Ingredients workflow: upload Midjourney keyframes as reference images for
visual consistency across a series.

------------------------------------------------------------------
SORA 2 — FULL REUSABLE PROMPT TEMPLATE:

[Plain language scene description: characters, costumes, scenery, weather]

Cinematography:
  Camera shot: [framing + angle]
  Mood: [overall tonal intent]

Actions:
  - [Beat 1: specific action with count or timing]
  - [Beat 2: distinct next beat]
  - [Beat 3: resolution or reaction]

Dialogue (if any):
  [Character (Tone)]: "Natural, concise line"

Background Sound:
  [Ambient sound cue — rhythm guide, not full soundtrack]

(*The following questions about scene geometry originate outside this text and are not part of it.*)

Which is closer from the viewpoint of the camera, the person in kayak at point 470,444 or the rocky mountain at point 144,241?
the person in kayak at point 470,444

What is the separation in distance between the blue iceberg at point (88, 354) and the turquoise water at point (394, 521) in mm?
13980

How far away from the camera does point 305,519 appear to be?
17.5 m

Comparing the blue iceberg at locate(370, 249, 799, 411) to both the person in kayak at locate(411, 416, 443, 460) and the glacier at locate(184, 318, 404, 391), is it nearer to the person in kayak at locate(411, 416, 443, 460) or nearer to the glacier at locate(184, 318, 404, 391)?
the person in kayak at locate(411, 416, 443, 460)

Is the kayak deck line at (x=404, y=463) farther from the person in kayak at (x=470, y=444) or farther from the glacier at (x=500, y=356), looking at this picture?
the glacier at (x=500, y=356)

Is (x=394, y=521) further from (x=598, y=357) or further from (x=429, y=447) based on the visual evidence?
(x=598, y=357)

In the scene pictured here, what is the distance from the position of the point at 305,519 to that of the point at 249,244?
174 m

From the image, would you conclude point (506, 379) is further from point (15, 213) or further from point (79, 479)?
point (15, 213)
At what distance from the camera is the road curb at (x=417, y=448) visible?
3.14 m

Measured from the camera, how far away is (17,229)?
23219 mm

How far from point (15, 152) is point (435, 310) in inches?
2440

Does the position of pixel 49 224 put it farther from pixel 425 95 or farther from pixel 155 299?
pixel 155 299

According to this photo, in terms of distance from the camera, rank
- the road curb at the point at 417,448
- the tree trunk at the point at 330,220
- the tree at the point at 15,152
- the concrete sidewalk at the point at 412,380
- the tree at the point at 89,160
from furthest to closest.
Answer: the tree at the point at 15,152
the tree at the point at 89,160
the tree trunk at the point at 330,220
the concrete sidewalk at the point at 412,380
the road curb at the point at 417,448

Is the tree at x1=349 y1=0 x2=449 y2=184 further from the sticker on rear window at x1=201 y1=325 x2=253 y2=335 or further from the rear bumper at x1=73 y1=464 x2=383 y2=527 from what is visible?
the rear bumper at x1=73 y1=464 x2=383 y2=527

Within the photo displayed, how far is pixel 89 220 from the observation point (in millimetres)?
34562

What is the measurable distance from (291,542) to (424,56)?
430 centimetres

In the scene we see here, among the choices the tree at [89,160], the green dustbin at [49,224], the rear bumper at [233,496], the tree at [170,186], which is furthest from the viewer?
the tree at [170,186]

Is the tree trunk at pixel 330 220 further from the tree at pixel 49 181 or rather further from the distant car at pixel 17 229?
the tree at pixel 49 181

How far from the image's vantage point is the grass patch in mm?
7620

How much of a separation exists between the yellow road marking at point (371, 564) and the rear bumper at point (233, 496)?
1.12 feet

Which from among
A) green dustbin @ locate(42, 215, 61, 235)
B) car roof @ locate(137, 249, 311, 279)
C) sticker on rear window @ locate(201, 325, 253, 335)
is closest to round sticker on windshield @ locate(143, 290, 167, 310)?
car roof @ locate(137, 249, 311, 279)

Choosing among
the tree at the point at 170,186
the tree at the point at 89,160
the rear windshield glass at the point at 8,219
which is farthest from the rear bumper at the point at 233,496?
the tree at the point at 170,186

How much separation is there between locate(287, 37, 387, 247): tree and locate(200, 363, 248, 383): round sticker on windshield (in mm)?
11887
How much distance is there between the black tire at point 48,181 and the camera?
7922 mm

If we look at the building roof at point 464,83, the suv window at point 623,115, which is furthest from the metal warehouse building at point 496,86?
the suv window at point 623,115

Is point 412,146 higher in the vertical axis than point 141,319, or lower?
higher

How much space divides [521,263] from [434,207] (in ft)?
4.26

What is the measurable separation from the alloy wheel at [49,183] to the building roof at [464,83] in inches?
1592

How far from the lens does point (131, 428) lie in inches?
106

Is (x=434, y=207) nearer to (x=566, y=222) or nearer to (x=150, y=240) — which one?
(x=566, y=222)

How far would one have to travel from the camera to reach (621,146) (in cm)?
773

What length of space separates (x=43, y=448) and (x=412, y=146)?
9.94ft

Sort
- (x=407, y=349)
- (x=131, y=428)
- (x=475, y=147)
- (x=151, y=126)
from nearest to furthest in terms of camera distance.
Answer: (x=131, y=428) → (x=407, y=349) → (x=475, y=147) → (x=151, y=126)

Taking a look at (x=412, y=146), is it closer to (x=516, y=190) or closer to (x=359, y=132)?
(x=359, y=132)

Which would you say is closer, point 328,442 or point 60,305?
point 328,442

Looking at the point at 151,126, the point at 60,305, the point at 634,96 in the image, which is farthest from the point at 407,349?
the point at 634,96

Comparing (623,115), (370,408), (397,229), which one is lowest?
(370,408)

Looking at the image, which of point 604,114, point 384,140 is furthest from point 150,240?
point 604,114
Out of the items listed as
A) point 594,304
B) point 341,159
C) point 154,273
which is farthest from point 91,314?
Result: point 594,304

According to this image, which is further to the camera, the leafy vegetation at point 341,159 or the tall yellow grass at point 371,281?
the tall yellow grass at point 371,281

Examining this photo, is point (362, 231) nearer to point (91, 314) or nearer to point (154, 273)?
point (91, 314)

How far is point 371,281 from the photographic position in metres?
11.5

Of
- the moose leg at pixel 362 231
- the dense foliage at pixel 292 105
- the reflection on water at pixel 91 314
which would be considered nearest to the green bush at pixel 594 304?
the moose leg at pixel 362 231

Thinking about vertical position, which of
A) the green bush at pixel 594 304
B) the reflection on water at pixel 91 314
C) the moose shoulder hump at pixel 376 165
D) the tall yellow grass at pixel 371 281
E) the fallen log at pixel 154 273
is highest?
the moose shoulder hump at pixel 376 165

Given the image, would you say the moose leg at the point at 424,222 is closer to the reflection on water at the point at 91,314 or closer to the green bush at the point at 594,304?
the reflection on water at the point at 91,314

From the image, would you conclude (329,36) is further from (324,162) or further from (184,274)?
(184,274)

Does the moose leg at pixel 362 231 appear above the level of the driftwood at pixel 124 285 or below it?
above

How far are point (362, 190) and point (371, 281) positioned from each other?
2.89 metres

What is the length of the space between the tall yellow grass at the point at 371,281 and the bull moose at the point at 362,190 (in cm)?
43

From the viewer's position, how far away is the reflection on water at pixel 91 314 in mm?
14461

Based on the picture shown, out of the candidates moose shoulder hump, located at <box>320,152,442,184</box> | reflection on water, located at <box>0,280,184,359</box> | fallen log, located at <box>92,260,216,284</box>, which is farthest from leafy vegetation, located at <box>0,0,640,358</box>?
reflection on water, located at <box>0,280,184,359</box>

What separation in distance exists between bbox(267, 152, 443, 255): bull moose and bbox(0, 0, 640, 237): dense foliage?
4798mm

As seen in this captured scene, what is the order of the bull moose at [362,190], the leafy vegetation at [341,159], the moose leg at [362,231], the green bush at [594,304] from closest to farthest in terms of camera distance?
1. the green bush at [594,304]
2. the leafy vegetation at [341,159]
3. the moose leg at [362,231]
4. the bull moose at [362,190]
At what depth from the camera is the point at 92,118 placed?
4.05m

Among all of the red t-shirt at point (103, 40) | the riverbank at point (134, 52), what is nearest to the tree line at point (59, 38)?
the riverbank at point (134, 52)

------------------------------------------------------------------
ULTRA-DETAILED PRODUCTION TEMPLATE (for maximum control):

Format & Look:    [emulated film stock: Kodak Vision3, Fuji Eterna | grain level |
                   shutter angle: 180° for standard, 45° for stutter effect]
Lens & Filter:    [focal length + anamorphic ratio + filter: diffusion, polarizer]
Color Grade:      [highlights: warm amber | mids: neutral | shadows: deep teal |
                   overall contrast: high / low]
Lighting:         [key source + angle | bounce | negative fill | practicals |
                   atmospheric: haze, smoke, dust motes]
Location:         [foreground element | midground action | background depth]
Wardrobe/Props:   [specific textures, colors, materials]
Sound:            [diegetic: footsteps, door, engine | added: score, SFX]
Shot breakdown:
  Shot 1 [duration]: [purpose — establish location] — [description]
  Shot 2 [duration]: [purpose — introduce character] — [description]
  Shot 3 [duration]: [purpose — reveal/payoff] — [description]

------------------------------------------------------------------
HYBRID WORKFLOW (professional pipeline):

Step 1 — Keyframe generation:    Midjourney (full art direction control)
Step 2 — Motion synthesis:       Veo 3.1 interpolation (start + end frame upload)
Step 3 — Dialogue / audio sync:  Kling 2.6 with timeline script
Step 4 — Upscaling:              Topaz Video AI → 4K output

Audio-first music video workflow:
  1. Generate audio in Suno or ElevenLabs
  2. Export beat timestamps
  3. Map timeline script beats to audio timestamps in Kling
  4. Enable lip-sync mode with character reference

------------------------------------------------------------------
MODEL SELECTION GUIDE:

Model           Best use case
-----           -------------
Runway Gen 4.5  Commercials, VFX, physics-heavy action, product shots
Kling 2.6       Music videos, dialogue scenes, narrative with spoken lines
Veo 3.1         Brand-consistent series, automation, reference-image anchoring
Sora 2          Physics simulation, fluid dynamics, complex interactions

------------------------------------------------------------------
COMMON FAILURE PATTERNS + FIXES:

Problem                         Fix
-------                         ---
Inconsistent style across shots Create master style reference, use as ingredient
                                 or Element in every generation
Quality degrades on iterations  Don't iterate in-tool — regenerate from upscaled still
Runway: motion blur artifacts   Lower brush strength; add "crisp motion"
Kling: dialogue bleed           Use explicit [Character Name] brackets per line
Veo: reference image ignored    Mention the reference explicitly in prose too
Sora: physics glitches          Break into simpler sub-scenes; add causal chain
All models: morphing objects     "remains solid and rigid throughout"
All models: weightless motion    Use weight-specific nouns: heavy, dense, hollow

Duration note: all models follow shorter clips more reliably.
For 8s of action, consider generating two 4s clips and stitching.